- INSTRUCTIONS TO FOLLOW:
Some entries follow. Reproduce exactly the lines starting at the one with "Part or sub-assembly is #3 in diagram" and stopping after the one with "Diagram may not be specific to your vehicle".

- AVAILABLE RECORDS:
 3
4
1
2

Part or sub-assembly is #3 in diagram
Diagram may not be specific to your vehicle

---

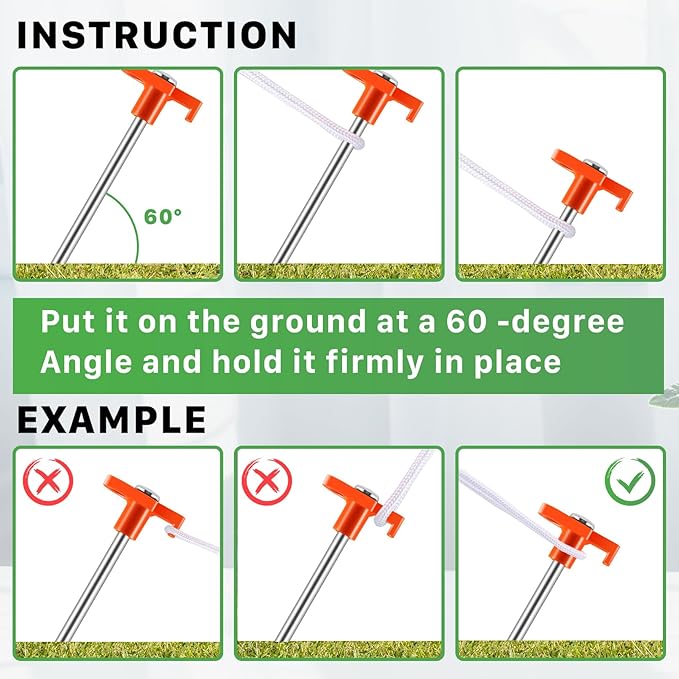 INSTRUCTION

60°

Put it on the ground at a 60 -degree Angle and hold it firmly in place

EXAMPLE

* * *

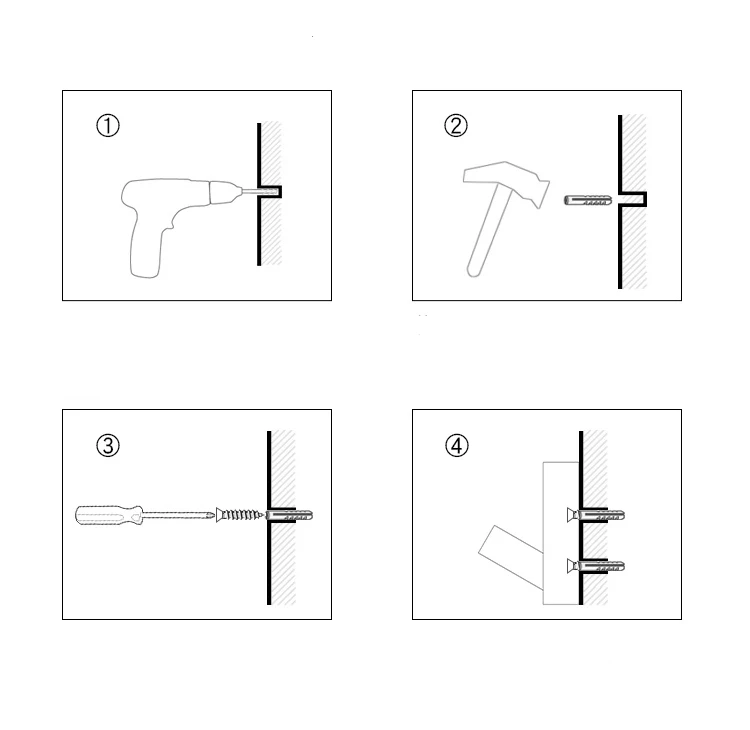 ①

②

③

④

- SOLUTION:
Part or sub-assembly is #3 in diagram
Diagram may not be specific to your vehicle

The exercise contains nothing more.